▸ Work to be completed
In the data, from the line with "How far apart are (326,165)" through the end of the data, swap "farthest" for "nearest" and write those lines out again with nothing else changed.

>> BEGIN Exercise inputs

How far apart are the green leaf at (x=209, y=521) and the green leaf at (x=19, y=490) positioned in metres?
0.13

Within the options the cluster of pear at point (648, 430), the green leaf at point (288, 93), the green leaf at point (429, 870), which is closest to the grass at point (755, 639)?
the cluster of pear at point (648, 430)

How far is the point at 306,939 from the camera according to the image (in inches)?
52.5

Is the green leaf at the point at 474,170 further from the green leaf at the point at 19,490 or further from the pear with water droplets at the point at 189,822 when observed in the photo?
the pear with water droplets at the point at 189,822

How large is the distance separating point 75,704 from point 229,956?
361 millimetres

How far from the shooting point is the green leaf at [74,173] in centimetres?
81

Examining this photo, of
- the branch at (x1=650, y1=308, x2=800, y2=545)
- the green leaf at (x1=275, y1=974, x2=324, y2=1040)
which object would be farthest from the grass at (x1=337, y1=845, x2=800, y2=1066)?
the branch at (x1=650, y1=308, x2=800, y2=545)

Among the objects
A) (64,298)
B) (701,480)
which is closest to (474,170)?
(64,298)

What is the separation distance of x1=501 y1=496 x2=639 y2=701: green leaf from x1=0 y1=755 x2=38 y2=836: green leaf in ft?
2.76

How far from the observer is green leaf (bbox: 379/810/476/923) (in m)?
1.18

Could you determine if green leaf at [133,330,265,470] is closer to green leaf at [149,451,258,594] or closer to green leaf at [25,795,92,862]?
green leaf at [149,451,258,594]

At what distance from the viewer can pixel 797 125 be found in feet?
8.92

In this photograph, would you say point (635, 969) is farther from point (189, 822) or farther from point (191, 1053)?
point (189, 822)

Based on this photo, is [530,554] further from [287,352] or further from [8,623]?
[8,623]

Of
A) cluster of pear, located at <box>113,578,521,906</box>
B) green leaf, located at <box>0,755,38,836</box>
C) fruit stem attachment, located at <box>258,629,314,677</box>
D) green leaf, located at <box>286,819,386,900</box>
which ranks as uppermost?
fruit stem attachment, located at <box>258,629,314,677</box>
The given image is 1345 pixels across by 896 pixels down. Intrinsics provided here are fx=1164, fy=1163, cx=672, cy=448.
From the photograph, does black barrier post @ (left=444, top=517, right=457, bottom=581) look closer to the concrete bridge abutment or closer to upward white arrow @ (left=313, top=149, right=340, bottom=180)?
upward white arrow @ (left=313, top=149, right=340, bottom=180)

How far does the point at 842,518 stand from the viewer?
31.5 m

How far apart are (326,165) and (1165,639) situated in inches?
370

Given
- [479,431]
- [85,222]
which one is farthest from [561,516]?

>> END Exercise inputs

▸ Response below
How far apart are (326,165) and (1165,639) situated in inches?
370

Given
- [479,431]
- [85,222]
which one is nearest from [561,516]?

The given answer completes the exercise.